Set task A
Set down, word for word, the stretch of the Dataiku forum thread from "In general you" through "a Development server?".
Set task B
Using the Dataiku forum thread, answer yes or no to each statement and quote the words that decide it: (i) Turribeach calls an API service writing back to the Designer node an anti-pattern. (ii) The author was able to define columns when creating a managed dataset. (iii) The author wants the Dataiku data frame in the flow updated whenever a new API call is made.

Source text

= = = = = = =

Create a dataiku dataframe from api call

UserKp
Level 3
Create a dataiku dataframe from api call

Hi all,

I am using API designer for which I created one API which takes some datasets from the flow and takes the API response fields, and some calculation is being done which is then stored in a pandas data frame. Now this data frame will be created every time the API is called with a new set of responses, I want to store this data frame into a flow which should be a Dataiku data frame.

So the Dataiku data frame in the flow should be updated whenever a new API call is made.

How can I achieve this, should writing the df into append mode into Dataiku flow ? will it work.? I don't want to experiment much some precise solutions or suggestions are appreciated.

Thanks

0 Kudos
7 Replies
Turribeach

In general you don't want an API service to be writting back to the Designer node, this is anti-pattern. Your API service should run completely separated from your Designer node. Think of your Designer node as a Development machine, would you want your Production server to depend on a Development server?

If you want to feed back data scored by an API service you have a couple of options. Either you write some code to persist the data scored from your API service directly into your database layer or you rely on the built-in API node logs and load all the logs back into your flow for feedback analysis.

0 Kudos
UserKp
Level 3
Author

so you mean API should not write data?

well, I created an Excel file with some columns and uploaded it to my test flow. I read this dataset and performed some calculations with extra columns and wrote back to this dataset, it's working fine

no in my API I have a test project and its credentials, I want to do the same with that API, before that I just want to create a blank dataset with some columns and define the schema, and hit the API to update this dataset.

i have tried the option to create a managed dataset but I cannot define its column so it is just an empty table with no columns, so while using that it throws an error that schema doesn't;t exist which is understandable because it just blank table

0 Kudos
Turribeach

I don't really understand what you are trying to achieve. Can you take a step back and explain your requirement? Why do you need to use an API? When you say API do you mean a Dataiku API Node with a Dataiku API service you coded and deployed or a call to the Dataiku Python API (aka SDK)? Can you post the code and the error you get in a code block please?

= = = = = = =

Data extract
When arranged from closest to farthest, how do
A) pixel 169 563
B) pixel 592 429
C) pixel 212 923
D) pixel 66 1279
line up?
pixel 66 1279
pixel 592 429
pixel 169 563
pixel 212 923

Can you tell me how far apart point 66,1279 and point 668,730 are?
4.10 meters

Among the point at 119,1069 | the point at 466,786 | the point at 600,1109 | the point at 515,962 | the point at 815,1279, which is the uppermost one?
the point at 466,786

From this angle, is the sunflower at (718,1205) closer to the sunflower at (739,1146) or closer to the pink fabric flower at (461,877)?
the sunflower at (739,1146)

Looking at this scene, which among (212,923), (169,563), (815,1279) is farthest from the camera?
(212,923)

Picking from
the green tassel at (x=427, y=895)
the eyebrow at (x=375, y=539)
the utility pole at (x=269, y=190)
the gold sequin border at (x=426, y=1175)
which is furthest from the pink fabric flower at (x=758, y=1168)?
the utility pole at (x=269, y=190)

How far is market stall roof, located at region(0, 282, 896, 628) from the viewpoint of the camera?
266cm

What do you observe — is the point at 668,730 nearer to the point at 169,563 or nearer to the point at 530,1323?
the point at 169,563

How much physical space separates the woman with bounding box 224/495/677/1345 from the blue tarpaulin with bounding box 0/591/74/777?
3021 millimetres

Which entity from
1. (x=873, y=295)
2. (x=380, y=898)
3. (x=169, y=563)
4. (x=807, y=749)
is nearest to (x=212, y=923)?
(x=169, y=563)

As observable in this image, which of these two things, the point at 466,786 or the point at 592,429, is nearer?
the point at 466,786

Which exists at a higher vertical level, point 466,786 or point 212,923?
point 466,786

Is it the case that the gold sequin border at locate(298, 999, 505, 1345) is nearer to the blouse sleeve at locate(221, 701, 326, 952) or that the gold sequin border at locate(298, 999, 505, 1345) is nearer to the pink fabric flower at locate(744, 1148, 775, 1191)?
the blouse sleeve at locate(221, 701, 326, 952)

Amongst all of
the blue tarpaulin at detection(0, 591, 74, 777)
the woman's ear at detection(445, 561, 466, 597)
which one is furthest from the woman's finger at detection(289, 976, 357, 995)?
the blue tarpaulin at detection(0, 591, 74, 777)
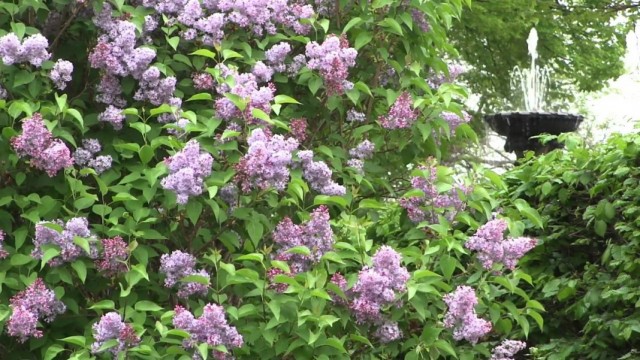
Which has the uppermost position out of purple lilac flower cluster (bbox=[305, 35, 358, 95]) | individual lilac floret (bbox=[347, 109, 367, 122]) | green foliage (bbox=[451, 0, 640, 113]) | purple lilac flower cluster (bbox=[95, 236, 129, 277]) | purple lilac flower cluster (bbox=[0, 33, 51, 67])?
purple lilac flower cluster (bbox=[305, 35, 358, 95])

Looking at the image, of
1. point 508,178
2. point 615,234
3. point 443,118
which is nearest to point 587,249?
point 615,234

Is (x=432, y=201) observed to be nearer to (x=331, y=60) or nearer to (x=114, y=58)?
(x=331, y=60)

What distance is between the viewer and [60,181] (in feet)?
11.7

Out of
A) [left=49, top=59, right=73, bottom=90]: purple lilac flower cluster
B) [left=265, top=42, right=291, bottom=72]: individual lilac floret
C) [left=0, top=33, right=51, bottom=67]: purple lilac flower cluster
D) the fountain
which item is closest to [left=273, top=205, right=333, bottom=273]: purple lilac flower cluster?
[left=265, top=42, right=291, bottom=72]: individual lilac floret

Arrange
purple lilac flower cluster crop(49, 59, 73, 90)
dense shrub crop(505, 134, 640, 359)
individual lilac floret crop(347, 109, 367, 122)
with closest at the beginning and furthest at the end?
purple lilac flower cluster crop(49, 59, 73, 90) < individual lilac floret crop(347, 109, 367, 122) < dense shrub crop(505, 134, 640, 359)

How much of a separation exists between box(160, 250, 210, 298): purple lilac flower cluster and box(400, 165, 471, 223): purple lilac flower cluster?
925mm

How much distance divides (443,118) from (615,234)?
1.66 m

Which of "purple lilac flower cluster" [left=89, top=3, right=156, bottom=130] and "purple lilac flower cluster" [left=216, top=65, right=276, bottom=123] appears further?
"purple lilac flower cluster" [left=89, top=3, right=156, bottom=130]

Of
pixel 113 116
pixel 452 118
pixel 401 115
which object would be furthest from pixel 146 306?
pixel 452 118

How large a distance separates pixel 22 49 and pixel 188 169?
2.49 ft

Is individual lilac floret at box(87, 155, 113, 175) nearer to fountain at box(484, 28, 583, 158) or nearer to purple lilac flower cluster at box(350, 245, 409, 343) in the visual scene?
purple lilac flower cluster at box(350, 245, 409, 343)

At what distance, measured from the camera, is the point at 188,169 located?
3.18 metres

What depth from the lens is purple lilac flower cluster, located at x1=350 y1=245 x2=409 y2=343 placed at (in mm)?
3396

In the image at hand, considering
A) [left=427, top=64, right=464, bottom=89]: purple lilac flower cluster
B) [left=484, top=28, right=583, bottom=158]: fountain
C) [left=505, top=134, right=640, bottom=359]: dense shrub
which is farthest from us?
[left=484, top=28, right=583, bottom=158]: fountain
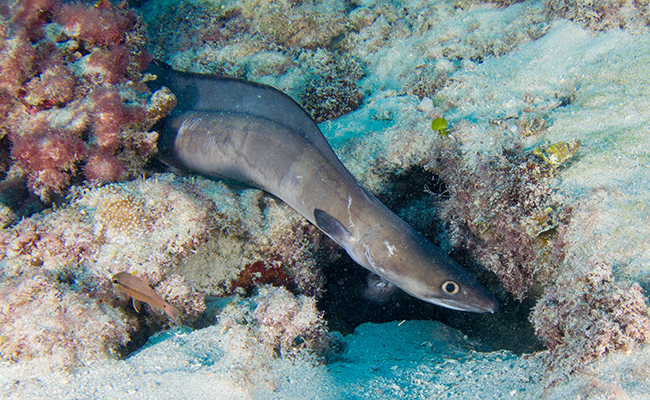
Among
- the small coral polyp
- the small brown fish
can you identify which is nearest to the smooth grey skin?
the small coral polyp

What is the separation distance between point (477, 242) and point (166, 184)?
3050mm

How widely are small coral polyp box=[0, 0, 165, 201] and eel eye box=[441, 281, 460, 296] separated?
324cm

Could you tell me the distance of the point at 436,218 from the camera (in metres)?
3.73

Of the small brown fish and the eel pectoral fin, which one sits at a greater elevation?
the small brown fish

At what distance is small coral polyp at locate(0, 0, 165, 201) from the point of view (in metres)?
2.85

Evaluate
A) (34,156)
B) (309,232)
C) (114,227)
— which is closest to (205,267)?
(114,227)

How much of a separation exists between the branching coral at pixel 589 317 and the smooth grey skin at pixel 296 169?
645 millimetres

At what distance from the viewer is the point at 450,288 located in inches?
119

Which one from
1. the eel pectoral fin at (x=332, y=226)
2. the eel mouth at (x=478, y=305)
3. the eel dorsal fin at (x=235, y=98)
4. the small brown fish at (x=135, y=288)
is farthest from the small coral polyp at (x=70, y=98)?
the eel mouth at (x=478, y=305)

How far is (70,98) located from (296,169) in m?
2.28

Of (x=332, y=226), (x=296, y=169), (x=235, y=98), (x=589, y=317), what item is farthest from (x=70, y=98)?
(x=589, y=317)

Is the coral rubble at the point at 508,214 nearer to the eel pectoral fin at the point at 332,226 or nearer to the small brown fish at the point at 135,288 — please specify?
the eel pectoral fin at the point at 332,226

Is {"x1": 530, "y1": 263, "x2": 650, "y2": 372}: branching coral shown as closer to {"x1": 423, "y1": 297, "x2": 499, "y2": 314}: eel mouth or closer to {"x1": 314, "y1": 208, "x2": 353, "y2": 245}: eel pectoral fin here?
{"x1": 423, "y1": 297, "x2": 499, "y2": 314}: eel mouth

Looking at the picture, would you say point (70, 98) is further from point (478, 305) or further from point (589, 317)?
Answer: point (589, 317)
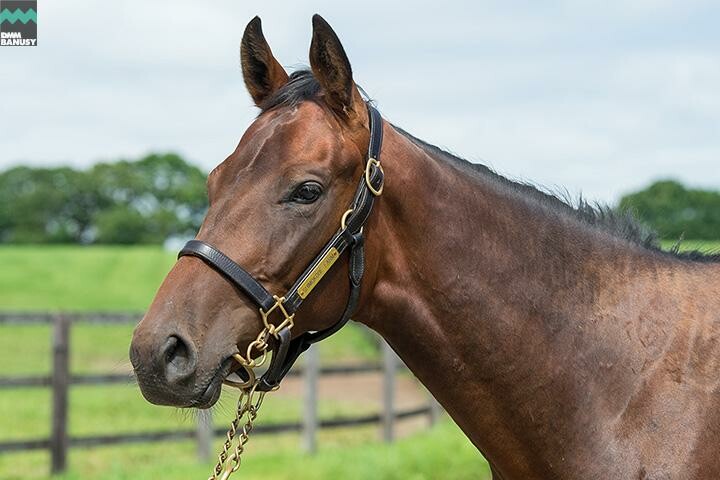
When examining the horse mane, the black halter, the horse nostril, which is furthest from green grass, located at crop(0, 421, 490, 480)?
the horse nostril

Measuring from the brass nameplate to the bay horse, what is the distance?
0.04m

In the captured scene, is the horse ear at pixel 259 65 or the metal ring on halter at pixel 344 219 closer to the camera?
the metal ring on halter at pixel 344 219

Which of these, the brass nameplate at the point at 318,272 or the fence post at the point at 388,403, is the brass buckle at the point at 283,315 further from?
A: the fence post at the point at 388,403

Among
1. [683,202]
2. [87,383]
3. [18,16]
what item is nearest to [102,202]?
[87,383]

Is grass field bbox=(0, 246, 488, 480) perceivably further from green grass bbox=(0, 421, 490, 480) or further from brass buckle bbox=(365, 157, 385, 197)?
brass buckle bbox=(365, 157, 385, 197)

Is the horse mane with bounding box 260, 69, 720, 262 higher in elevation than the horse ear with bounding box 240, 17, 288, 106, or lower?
lower

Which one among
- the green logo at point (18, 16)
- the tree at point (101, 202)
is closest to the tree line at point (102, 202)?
the tree at point (101, 202)

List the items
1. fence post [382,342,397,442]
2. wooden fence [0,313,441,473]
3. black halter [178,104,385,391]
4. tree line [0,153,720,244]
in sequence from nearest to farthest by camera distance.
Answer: black halter [178,104,385,391] → wooden fence [0,313,441,473] → fence post [382,342,397,442] → tree line [0,153,720,244]

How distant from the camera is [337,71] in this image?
10.1ft

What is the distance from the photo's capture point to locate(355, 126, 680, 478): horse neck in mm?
3084

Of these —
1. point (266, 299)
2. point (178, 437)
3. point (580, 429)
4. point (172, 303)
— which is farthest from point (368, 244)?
point (178, 437)

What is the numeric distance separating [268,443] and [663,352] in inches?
429

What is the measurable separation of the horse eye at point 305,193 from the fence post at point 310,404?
8.90 m

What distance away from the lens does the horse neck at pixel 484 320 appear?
10.1 ft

= = = = = = =

Full response A
In general you don't want an API service to be writting back to the Designer node, this is anti-pattern. Your API service should run completely separated from your Designer node. Think of your Designer node as a Development machine, would you want your Production server to depend on a Development server?

Full response B
(i) Yes: "In general you don't want an API service to be writting back to the Designer node, this is anti-pattern."
(ii) No: "i have tried the option to create a managed dataset but I cannot define its column"
(iii) Yes: "So the Dataiku data frame in the flow should be updated whenever a new API call is made."